Wuthering Heights

Creato il 07 settembre 2011 da Robomana
Qui a Venezia la versione di Wuthering Heights firmata dall'inglese Andrea Arnold ha parecchi estimatori. E a ragione, credo. Perché è un film pressoché perfetto, preciso e selvaggio, sporco di fango e di lordura rabbiosa, e per questo oltre qualsiasi lettura sentimentalista del romanzo; forse un po' facile nella scelta di fare di Heathcliff un ragazzo di colore, ma efficace nel scegliere di scarnificare la struttura del testo e renderlo graffiante e sghembo come i due nomi degli amanti della brughiera, Heathcliff per l'appunto e Cathy, intagliati sul muro. Eppure Wuthering Heights è un film sbagliato. Interessante, ma sbagliato. Un film fermo a una pratica estetica che invece di superare un testo vecchio di due secoli e alla base della cultura sentimentale europea, si adagia su di esso, lo rappresenta in termini realistici, mostrando quanto di sporco ci fosse nella calma brulicante della Brontë, ma lo interpreta come materia morta. Quello che la Arnold porta sullo schermo non è niente di più del romanzo, la sua essenza e matericità: niente di male come operazione, per carità. Ma non se svolta sul corpo di un romanzo tra i più conosciuti, amati e digeriti della nostra letteratura.
A mio modo di vedere, oggi come oggi, Cime tempestose non più ha bisogno di essere raccontato, rappresentato e attualizzato a potenziali letture razziali o antropologiche. Cime tempestose ha bisogno - se proprio non possiamo fare a meno di parlarne - di essere utilizzato come materia naturale della nostra cultura; come patrimonio comune in grado di generare riflessioni che superino quelle già note, amate, digerite sull'amore assoluto tra Heathcliff e Cathy.
La Arnold, invece, rende onore ai due amanti, al loro senso di unità e totalità, ma lo fa con un'estetica pericolasamente indie, azzurrina e corporea, che nel peggiore dei casi ricorda i toni lirici dei videoclip indie (e infatti alla fine partono i Mumford and Sons e la fotografia ricorda pericolosamente questo video) e nel migliore sembra una versione raffreddata e nordeuropea della luminosità abbacinante di Malick. Quello che le manca è uno spirito moderno e dunque necessario. Lo spirito di chi considera la grande letteratura del passato, quella che diventa tascabile e viene sempre ristampata, come materia alterata dalla cultura pop e a partire da un'impossibile innocenza ne sfrutta liberamente aspetti e temi.
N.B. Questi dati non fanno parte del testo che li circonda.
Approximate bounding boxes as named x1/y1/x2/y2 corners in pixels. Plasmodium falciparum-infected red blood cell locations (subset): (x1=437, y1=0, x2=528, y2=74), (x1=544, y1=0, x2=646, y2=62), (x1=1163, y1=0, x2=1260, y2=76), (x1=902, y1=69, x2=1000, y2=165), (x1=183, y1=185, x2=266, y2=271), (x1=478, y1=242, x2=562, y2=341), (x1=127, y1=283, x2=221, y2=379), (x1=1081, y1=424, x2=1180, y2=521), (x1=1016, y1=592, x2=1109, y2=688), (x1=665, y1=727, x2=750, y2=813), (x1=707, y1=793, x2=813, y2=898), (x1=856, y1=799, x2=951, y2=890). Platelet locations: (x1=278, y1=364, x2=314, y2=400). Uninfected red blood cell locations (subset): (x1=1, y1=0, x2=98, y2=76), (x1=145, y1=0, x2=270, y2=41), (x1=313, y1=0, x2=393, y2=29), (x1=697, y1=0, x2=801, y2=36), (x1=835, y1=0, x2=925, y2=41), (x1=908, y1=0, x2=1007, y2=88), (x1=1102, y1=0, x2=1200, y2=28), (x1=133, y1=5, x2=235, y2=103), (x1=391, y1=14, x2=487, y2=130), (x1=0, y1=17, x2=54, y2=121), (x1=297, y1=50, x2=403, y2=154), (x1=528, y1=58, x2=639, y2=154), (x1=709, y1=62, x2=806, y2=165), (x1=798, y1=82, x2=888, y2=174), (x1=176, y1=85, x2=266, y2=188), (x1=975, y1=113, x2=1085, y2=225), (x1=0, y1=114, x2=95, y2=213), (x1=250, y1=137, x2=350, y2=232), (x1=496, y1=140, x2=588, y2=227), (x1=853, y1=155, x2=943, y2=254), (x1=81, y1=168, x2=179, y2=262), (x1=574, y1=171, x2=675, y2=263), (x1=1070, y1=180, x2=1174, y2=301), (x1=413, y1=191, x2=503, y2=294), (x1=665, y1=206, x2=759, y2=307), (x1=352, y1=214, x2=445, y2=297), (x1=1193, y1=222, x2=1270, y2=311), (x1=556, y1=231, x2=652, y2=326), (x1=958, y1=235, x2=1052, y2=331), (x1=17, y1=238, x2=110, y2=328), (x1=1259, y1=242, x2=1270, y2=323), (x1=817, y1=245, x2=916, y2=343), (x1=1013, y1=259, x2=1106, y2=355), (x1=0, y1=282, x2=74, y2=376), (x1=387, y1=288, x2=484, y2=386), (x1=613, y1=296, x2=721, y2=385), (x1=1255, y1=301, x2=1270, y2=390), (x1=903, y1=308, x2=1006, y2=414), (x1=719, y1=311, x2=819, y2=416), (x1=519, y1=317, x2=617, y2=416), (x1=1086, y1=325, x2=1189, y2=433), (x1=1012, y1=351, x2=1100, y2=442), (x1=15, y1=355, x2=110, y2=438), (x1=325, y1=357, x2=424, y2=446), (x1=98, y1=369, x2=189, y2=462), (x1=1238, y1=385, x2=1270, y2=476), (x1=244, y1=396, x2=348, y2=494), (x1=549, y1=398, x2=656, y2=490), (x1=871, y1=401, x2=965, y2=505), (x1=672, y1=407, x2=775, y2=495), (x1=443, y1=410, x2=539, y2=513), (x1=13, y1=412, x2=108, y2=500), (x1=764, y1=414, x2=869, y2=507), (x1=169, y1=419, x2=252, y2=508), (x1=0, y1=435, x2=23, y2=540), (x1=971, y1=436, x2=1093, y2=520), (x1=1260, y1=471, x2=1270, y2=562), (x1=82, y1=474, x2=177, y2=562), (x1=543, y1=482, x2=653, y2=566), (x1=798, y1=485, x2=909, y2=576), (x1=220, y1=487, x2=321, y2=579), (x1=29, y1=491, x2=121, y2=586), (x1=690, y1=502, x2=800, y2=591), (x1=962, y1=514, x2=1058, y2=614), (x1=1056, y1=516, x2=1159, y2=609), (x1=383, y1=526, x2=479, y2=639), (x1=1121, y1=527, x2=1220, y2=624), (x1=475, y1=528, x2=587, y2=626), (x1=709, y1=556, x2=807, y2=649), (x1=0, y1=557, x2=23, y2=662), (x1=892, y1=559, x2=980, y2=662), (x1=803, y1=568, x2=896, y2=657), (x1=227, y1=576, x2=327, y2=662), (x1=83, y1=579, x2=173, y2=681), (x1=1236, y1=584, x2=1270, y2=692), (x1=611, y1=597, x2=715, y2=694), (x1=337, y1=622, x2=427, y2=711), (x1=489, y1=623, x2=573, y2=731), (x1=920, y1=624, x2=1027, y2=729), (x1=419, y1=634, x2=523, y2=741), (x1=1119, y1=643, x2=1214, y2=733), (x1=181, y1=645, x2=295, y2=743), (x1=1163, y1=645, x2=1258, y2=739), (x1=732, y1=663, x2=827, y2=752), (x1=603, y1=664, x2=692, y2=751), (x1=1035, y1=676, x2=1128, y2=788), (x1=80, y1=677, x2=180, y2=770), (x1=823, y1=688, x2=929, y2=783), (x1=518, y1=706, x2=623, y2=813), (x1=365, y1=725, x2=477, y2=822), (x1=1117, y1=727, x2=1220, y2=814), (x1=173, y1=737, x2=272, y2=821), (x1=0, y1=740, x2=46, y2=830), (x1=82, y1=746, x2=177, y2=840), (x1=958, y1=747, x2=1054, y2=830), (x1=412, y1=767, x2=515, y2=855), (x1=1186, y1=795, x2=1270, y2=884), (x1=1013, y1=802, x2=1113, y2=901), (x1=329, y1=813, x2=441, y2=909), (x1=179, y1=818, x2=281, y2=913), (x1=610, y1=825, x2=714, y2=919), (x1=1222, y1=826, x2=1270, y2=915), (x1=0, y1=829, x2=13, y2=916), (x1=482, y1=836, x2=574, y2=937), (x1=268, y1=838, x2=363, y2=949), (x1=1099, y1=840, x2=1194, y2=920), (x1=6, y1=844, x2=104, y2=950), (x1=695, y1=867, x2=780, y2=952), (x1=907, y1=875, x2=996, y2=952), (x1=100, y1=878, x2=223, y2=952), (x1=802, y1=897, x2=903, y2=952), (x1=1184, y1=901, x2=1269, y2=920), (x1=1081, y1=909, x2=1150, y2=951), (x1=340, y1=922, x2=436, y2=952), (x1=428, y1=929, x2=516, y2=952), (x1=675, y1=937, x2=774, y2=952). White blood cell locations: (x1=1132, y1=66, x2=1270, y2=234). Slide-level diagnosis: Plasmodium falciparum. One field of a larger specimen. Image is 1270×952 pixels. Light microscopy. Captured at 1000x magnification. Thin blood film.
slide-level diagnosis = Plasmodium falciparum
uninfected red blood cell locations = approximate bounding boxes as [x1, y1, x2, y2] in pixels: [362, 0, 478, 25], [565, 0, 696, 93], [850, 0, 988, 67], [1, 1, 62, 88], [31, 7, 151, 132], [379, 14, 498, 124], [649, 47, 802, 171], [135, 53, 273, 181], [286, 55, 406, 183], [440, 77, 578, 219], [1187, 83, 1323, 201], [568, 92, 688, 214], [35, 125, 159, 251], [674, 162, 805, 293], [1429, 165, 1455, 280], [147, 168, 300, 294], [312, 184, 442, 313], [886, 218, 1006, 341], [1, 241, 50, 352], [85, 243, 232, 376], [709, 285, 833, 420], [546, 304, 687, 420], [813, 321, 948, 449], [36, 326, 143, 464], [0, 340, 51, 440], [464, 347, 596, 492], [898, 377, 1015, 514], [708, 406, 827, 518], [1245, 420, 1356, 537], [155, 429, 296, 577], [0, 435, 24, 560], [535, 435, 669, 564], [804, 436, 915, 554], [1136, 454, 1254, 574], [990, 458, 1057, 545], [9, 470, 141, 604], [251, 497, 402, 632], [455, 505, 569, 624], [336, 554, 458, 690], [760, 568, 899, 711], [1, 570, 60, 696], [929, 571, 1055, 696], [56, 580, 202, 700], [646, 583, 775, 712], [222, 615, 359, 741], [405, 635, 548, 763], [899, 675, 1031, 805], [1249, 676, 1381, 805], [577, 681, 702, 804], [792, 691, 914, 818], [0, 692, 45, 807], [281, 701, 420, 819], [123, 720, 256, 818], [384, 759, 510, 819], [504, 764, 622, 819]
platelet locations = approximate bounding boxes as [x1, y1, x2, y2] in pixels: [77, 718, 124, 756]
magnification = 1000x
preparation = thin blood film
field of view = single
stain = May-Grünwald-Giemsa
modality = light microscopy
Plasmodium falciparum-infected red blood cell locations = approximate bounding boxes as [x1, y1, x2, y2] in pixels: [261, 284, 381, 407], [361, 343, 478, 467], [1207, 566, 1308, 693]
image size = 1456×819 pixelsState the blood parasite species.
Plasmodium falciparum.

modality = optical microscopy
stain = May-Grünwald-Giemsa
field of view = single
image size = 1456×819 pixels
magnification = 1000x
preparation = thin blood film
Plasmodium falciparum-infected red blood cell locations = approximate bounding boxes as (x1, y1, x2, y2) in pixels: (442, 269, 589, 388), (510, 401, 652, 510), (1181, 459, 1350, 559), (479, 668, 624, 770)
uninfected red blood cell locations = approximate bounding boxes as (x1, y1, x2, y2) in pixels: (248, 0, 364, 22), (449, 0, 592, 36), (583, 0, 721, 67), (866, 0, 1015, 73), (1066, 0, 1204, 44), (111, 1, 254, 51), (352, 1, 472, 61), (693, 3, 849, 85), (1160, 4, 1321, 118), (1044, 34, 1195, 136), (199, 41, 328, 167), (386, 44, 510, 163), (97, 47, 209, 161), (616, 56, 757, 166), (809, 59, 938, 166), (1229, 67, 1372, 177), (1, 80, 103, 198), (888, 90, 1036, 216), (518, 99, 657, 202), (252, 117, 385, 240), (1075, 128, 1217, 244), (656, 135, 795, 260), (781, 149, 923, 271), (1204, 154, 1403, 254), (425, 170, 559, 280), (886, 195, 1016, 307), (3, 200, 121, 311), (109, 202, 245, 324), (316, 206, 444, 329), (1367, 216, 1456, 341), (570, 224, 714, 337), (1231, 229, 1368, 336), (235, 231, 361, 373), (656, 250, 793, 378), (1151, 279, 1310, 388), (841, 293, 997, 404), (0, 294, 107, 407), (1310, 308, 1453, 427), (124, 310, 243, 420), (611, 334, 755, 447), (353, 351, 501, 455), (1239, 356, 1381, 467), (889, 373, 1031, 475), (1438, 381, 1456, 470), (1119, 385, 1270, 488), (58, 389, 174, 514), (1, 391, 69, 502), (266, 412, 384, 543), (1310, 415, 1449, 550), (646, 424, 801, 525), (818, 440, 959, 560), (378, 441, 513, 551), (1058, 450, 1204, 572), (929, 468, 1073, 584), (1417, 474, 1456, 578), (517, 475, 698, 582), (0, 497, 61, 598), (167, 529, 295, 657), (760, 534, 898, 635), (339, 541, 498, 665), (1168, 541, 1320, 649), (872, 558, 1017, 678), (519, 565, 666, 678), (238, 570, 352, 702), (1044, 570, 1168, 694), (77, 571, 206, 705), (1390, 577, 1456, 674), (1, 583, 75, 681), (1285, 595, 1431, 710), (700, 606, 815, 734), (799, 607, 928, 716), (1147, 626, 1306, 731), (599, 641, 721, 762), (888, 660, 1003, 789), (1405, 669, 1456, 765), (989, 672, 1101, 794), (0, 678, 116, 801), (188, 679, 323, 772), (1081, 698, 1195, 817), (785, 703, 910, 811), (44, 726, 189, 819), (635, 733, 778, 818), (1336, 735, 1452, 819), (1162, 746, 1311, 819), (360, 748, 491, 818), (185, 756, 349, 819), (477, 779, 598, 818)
Come fa ad esempio Martin Amis nella Vedova incinta, romanzo che mi ritrovo a citare sempre più spesso e nel quale l'emancipazione sessuale femminile degli anni '70 viene raccontata attraverso una straordinaria cavalcata goliardica nella letteratura inglese tra'700 e '800, da Fielding alla Austen, passando ovviamente per le Brontë. Amis non rende omaggio ai testi classici, non li attualizza e non li re-interpreta; li usa come altri mezzi del proprio bagaglio artistico, testi che hanno superato il diritto d'autore e per questo non necessitano più di rispetto e verità. Testi per l'appunto come Cime tempestose, che non chiedono altro che essere usati, sfruttati, pronti a diventare altro, a nascondere tra le righe significati e interpretazione che nemmeno posseggono, ma che ciascuno può trovare. Quello di Amis è un metodo che supera il post-moderno, che ridiventa creativo e schizzato come il modernismo e lo adatta alla frammentarietà dei nostri tempi. "Come vuoi spiegarmi Ragione e sentimento questa volta?", chiede Gloria a Keith, dopo che i due hanno intepretato e praticato in chiave erotica Orgoglio e pregiudizio. "Sfondandomi il culo, per caso?".
Ecco, insomma, per quanto bello e onesto, Wuthering Heights manca di questa follia folgorante e coraggiosa. E a conti fatti mi sembra solo un film che rende onore al romanzo di partenza mettendone in scena l'essenza. E' molto, ma non abbastanza. E dimostra quanto il cinema, proseguendo nella strada di un estetismo innamorato della natura e del reale, resti indietro nella comprensione di quella stessa natura e di quello stesso reale.